■ Instructions for the task ■
Among the lines of the data below, count those that hold the word "local". Answer with the number alone.

■ Supplied records ■

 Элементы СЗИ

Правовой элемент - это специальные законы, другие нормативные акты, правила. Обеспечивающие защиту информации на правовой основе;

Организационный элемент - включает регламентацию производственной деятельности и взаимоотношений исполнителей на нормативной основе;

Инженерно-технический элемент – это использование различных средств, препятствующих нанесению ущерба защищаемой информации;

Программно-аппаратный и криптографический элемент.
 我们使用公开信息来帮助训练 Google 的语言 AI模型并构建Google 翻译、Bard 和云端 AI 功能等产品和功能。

...

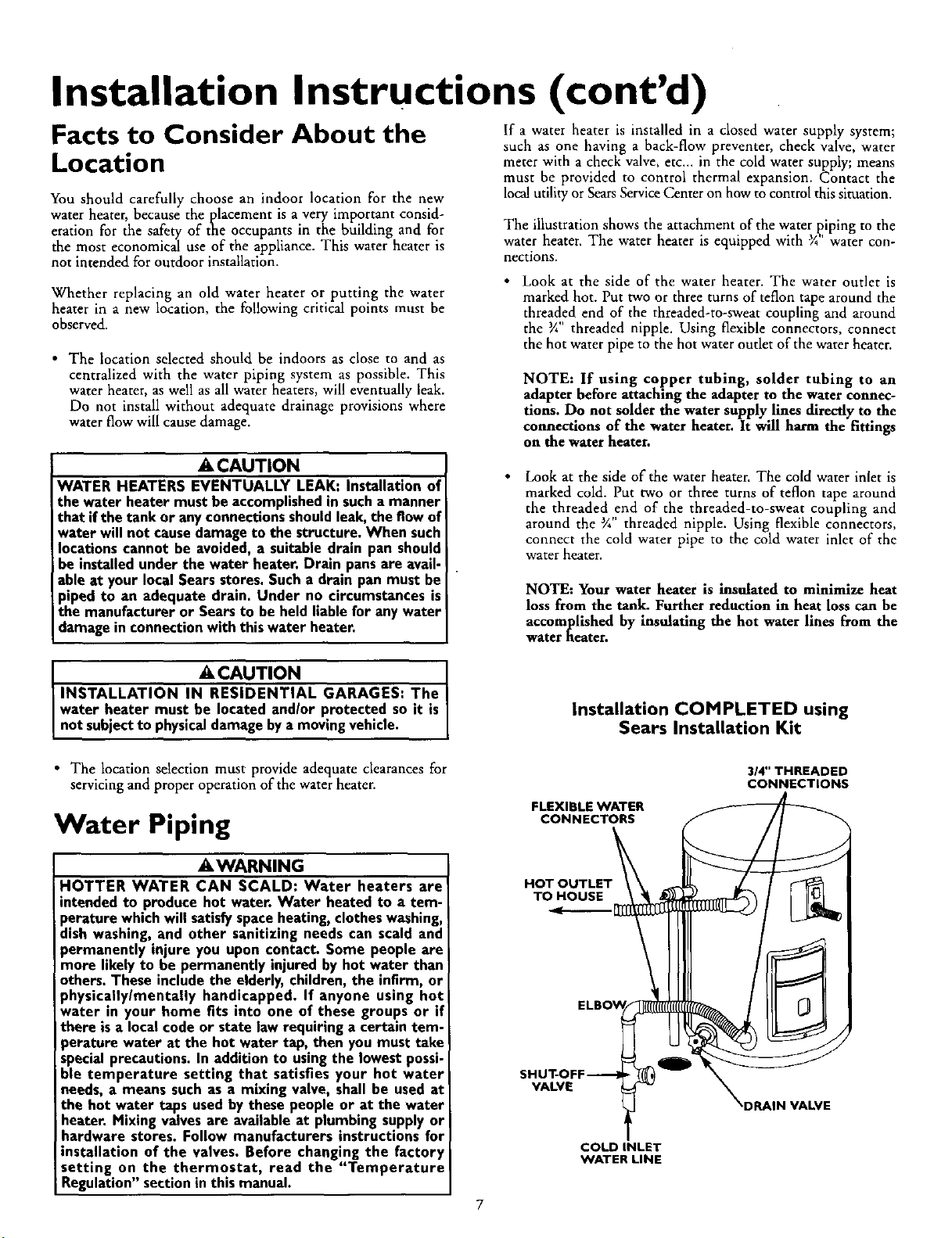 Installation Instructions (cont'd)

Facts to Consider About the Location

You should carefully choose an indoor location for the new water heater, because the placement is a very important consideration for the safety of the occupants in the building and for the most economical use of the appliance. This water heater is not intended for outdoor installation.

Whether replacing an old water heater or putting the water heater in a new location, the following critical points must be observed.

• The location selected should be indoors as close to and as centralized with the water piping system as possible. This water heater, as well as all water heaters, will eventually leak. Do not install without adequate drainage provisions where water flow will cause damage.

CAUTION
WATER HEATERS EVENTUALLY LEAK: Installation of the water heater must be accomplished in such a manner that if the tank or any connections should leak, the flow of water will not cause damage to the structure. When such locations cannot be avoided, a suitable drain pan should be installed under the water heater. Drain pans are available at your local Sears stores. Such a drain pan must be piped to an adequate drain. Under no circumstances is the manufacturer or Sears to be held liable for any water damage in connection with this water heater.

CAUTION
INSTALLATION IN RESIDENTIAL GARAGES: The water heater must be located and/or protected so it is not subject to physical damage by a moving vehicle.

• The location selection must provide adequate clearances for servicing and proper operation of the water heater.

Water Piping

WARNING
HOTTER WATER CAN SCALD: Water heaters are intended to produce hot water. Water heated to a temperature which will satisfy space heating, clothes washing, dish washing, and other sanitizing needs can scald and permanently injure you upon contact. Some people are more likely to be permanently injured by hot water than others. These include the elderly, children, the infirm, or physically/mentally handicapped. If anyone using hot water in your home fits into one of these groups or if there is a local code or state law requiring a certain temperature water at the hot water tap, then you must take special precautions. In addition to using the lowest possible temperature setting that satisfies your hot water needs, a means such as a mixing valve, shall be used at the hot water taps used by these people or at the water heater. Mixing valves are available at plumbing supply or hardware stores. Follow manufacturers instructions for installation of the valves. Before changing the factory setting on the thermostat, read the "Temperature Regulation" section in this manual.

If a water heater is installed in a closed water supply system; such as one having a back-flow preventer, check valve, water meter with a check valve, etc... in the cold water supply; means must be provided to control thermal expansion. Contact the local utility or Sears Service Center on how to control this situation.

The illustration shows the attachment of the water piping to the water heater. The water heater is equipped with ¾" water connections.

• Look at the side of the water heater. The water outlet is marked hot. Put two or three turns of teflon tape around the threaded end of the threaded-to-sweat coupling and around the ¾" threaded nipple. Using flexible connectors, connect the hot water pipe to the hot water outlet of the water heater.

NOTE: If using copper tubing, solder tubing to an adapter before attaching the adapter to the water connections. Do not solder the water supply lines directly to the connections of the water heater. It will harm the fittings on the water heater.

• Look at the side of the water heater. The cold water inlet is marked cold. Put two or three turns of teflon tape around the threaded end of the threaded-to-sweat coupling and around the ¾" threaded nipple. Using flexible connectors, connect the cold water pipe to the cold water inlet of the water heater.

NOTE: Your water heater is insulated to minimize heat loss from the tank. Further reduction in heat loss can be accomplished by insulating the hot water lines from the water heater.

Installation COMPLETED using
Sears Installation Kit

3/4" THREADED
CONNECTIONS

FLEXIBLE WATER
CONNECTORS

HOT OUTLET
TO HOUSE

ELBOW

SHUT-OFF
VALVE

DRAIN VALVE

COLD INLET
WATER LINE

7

* * *

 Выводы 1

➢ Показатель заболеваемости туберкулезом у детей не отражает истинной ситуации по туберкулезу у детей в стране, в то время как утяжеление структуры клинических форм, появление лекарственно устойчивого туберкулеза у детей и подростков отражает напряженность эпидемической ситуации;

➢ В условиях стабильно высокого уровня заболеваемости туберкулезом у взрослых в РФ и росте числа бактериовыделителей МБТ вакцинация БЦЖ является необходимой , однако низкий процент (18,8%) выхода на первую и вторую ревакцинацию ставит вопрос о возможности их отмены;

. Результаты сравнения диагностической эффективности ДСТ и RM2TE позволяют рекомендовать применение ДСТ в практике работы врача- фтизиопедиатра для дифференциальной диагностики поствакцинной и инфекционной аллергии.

■ Answer for the task ■
3